# [Exercise objective]
The biography of Peter Wanless lists his senior posts under two different education departments. Explain why both departments are named, using what the biography says about how they are related.

# [Passage given]
== == ==
Sir Peter Thomas Wanless,  (born 25 September 1964) is an English executive and former civil servant. Since 2013, he has been the chief executive officer of the National Society for the Prevention of Cruelty to Children (NSPCC). In June 2022, he was appointed President of Somerset County Cricket Club. In July 2014, he was appointed by the British government to head a review into historical sex abuse claims.

Early life
Wanless was born on 25 September 1964. He was educated at Sheldon School, then a comprehensive school in Chippenham, Wiltshire. He then studied International History and Politics at the University of Leeds, graduating with a BA degree in 1986. He has since studied on the Advanced Management Programme at Insead.

Career
After joining the Civil Service, he held a variety of posts at the HM Treasury, including Head of Private Finance Policy, and Principal Private Secretary to three Cabinet Ministers. including Michael Portillo, both when Portillo was Chief Secretary to the Treasury and later as Secretary of State for Employment. Wanless later held senior positions within the Department for Education and Skills and its successor the Department for Children, Schools and Families, including Director of School Performance and Reform and Director of Strategy and Communications. 

Wanless was CEO of the Big Lottery Fund between February 2008 and May 2013. Since June 2013, he has been the chief executive officer of the National Society for the Prevention of Cruelty to Children (NSPCC). He was a non-executive director of The Kemnal Academies Trust (TKAT), which operates academy schools in South East England. He is currently a Trustee of the 5Rights Foundation and a member of the advisory board of the UK Government's National Leadership Centre.
== == ==
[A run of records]
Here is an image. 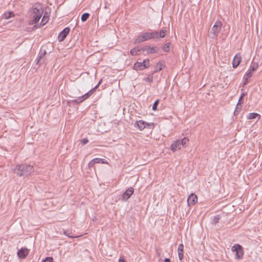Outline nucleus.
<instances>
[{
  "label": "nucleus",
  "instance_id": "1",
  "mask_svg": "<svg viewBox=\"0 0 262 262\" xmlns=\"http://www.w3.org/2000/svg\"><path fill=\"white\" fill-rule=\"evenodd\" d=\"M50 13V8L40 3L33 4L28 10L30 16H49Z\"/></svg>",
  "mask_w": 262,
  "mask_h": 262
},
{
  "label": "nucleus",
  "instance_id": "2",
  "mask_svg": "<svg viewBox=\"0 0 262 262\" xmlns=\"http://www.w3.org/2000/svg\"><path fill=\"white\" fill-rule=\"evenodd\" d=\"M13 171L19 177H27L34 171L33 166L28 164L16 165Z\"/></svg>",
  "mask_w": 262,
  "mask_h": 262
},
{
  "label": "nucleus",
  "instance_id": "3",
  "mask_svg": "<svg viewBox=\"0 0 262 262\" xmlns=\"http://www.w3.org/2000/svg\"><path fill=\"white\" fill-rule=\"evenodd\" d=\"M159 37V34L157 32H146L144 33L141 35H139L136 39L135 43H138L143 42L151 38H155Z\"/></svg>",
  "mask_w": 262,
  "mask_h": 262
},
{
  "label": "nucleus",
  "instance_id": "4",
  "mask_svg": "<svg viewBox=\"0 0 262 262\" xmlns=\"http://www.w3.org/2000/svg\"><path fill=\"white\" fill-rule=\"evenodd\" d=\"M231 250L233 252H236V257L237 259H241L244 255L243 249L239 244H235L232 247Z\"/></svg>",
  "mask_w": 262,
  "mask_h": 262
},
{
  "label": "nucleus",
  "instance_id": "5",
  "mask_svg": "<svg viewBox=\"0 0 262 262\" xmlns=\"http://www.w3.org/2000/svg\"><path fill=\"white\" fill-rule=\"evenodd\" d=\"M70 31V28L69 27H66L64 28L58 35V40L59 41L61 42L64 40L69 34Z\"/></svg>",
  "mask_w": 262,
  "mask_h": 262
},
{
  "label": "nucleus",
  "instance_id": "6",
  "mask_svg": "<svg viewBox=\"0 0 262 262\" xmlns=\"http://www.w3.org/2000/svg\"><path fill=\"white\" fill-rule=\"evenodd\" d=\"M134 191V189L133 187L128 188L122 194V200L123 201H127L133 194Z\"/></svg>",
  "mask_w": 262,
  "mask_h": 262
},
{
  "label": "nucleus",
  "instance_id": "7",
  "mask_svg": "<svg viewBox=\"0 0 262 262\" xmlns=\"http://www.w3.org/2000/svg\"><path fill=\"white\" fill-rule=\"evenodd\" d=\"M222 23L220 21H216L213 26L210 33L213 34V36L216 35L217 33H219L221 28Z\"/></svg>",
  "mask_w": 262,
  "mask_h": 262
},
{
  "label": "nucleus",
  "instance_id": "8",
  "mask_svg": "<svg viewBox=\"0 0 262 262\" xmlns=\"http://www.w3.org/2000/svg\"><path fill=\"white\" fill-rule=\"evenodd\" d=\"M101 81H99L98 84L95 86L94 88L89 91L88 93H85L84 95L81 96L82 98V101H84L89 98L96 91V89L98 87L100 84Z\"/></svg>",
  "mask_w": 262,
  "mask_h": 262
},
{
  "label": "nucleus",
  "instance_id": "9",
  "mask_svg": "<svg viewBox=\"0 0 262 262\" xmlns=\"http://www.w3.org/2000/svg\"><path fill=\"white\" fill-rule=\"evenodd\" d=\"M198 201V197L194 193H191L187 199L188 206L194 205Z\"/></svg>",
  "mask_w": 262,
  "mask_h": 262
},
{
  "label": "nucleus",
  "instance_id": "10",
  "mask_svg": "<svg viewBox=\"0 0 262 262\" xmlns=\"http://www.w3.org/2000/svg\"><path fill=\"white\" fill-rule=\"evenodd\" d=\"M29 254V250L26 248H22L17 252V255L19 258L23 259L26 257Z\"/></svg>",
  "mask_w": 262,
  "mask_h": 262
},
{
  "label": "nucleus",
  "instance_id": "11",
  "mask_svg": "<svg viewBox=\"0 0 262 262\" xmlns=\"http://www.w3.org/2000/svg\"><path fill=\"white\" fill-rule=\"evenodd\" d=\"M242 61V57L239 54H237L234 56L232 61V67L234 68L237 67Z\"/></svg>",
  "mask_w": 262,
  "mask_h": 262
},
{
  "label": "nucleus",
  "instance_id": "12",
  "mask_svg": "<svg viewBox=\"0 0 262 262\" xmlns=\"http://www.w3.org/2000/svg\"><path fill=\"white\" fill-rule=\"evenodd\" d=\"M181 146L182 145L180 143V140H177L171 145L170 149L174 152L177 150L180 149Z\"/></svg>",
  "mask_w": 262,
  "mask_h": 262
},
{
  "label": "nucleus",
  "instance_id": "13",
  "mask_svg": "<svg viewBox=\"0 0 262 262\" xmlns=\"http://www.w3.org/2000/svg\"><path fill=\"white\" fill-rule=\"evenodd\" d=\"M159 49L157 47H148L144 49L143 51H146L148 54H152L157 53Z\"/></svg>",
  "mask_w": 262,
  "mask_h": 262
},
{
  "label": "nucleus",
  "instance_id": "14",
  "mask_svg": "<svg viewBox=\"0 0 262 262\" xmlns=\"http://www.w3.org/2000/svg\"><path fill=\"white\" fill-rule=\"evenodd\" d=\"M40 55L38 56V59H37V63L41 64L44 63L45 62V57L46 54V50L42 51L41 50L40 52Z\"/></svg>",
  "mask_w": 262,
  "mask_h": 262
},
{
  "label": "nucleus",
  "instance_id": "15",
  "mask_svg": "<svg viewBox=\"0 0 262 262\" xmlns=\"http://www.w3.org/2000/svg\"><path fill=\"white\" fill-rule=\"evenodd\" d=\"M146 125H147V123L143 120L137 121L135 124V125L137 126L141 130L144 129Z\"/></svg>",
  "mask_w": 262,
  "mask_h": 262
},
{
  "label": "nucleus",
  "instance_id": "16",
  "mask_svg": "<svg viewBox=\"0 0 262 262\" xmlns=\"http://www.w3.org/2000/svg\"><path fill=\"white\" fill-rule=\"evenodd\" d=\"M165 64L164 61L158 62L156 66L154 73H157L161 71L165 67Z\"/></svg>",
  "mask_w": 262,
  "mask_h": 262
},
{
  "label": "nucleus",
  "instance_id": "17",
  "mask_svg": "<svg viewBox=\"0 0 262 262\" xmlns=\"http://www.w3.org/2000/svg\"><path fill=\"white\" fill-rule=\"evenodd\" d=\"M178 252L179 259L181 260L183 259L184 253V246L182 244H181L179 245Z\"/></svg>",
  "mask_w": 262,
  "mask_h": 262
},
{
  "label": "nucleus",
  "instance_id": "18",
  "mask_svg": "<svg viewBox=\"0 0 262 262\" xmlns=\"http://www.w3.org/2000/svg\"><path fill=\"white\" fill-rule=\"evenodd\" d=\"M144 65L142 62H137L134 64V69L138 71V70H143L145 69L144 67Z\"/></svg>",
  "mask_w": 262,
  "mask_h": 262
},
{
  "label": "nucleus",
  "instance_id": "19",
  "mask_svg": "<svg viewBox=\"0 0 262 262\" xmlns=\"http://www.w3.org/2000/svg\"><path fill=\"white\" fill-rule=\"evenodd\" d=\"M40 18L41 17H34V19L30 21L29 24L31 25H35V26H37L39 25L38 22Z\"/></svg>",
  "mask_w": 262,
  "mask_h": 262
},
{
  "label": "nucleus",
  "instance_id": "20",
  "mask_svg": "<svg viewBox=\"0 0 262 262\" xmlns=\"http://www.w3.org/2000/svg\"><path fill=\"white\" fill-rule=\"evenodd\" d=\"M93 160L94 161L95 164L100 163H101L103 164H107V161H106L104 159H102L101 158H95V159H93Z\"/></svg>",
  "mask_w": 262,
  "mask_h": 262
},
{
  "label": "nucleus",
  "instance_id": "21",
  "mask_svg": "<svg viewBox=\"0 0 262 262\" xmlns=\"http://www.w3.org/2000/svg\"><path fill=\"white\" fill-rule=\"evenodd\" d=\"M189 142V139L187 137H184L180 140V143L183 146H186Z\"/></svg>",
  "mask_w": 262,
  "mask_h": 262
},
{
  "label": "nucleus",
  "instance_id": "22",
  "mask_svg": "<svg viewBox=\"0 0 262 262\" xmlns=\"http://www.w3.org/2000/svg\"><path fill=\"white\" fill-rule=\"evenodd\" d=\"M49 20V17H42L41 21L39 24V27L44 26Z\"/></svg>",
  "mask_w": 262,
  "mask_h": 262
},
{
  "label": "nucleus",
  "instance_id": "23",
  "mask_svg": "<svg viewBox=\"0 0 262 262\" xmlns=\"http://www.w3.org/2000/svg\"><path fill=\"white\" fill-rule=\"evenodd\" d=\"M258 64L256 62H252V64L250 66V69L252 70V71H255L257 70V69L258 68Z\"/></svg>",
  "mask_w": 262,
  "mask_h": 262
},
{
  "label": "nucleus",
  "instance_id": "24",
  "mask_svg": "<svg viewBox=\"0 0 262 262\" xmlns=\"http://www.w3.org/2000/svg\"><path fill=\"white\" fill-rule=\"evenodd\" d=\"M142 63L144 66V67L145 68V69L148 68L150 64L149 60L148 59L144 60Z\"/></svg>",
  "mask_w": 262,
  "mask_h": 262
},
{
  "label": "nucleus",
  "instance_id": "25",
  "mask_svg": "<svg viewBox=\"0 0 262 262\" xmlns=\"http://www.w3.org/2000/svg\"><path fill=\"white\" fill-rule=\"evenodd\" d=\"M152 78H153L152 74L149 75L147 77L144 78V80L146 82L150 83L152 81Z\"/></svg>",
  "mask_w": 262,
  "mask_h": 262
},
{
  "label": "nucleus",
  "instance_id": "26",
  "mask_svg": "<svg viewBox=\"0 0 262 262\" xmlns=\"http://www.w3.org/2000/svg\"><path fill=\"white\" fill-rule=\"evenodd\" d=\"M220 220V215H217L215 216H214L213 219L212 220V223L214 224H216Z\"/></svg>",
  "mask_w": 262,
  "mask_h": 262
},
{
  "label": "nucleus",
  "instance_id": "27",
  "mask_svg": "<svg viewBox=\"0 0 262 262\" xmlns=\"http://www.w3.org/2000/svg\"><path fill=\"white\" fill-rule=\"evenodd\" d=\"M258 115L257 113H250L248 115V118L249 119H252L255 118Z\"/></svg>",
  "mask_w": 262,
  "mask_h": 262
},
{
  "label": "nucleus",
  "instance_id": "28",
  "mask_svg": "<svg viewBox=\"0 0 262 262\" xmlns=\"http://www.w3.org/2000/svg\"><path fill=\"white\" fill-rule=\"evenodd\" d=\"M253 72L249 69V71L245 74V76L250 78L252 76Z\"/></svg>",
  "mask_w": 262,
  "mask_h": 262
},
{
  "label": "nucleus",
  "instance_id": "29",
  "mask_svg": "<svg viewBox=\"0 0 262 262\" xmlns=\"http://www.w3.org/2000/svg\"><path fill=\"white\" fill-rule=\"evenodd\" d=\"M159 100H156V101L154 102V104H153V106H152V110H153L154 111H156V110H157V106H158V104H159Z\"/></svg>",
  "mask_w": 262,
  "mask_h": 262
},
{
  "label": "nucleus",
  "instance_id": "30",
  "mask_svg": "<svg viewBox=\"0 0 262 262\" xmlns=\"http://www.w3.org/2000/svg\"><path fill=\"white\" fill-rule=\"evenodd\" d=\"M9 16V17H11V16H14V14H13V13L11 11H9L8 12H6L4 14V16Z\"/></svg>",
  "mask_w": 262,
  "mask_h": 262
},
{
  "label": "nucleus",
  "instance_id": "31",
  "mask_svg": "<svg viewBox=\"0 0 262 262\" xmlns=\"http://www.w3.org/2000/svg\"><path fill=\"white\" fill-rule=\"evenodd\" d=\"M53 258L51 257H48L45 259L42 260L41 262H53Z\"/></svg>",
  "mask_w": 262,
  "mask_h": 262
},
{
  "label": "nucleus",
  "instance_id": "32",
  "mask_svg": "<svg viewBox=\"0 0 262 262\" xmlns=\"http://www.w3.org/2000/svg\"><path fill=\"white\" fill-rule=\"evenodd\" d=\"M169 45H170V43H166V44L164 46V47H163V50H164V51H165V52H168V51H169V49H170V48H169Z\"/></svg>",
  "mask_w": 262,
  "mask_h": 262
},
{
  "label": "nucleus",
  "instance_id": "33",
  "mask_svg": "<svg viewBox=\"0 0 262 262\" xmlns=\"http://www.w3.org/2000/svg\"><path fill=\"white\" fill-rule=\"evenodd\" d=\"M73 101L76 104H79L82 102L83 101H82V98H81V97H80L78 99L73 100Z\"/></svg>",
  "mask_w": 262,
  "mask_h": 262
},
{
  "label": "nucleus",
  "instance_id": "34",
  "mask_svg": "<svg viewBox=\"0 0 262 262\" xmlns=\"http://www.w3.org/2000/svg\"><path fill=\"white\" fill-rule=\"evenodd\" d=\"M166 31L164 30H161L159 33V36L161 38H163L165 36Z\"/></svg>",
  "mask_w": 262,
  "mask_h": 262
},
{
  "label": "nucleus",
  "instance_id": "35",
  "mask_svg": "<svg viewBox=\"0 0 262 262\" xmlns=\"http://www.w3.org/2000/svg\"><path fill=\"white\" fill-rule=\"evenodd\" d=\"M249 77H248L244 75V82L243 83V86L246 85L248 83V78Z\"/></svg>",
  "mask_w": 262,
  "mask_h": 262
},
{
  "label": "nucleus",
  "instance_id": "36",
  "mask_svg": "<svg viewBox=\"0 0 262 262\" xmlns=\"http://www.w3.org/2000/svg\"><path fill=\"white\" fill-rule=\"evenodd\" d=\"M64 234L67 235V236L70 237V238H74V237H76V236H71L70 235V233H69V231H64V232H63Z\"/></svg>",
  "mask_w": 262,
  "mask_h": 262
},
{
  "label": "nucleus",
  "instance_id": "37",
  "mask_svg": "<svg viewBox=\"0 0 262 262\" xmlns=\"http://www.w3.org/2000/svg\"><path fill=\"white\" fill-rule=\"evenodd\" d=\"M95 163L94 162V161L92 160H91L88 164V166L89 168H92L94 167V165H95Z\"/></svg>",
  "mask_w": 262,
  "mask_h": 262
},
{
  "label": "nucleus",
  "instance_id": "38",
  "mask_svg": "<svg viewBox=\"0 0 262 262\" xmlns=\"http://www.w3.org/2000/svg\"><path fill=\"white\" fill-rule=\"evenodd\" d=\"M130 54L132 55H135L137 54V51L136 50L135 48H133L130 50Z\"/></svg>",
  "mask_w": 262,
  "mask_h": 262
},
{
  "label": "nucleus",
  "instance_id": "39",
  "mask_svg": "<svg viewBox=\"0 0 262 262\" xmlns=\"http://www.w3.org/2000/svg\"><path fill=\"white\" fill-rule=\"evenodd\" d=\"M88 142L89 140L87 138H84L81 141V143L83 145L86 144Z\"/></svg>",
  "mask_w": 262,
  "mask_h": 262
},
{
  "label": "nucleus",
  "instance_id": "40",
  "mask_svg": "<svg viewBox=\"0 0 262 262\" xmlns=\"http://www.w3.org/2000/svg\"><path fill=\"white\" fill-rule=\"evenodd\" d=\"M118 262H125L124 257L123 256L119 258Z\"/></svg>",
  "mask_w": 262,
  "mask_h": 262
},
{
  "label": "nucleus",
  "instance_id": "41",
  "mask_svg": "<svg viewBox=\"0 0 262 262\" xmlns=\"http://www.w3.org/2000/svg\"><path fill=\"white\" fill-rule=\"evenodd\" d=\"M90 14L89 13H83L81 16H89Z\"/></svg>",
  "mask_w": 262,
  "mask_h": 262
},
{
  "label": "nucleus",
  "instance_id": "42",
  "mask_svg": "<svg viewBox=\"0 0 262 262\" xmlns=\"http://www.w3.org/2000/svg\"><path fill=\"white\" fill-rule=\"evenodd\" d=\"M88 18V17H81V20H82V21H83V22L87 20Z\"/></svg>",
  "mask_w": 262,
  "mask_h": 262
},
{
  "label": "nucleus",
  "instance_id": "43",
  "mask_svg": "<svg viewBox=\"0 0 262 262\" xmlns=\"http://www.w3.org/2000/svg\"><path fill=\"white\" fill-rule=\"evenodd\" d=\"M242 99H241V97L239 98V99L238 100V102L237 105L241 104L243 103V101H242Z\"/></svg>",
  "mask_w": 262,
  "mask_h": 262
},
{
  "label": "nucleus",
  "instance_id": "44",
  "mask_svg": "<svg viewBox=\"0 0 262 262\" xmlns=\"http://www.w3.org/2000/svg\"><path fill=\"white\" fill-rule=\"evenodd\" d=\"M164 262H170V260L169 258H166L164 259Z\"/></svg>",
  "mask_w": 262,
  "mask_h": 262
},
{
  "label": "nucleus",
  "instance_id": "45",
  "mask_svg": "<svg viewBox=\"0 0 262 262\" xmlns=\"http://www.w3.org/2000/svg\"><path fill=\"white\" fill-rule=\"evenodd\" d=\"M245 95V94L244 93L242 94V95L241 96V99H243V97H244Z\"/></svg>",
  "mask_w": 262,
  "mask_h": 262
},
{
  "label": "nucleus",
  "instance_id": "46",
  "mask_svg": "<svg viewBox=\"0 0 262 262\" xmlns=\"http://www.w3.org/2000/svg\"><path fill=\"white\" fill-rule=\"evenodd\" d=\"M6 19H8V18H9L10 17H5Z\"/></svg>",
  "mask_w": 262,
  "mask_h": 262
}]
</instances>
== == ==
# [Result]
Both departments are named because the Department for Children, Schools and Families was the successor of the Department for Education and Skills. Wanless held senior positions within both, among them Director of School Performance and Reform and Director of Strategy and Communications.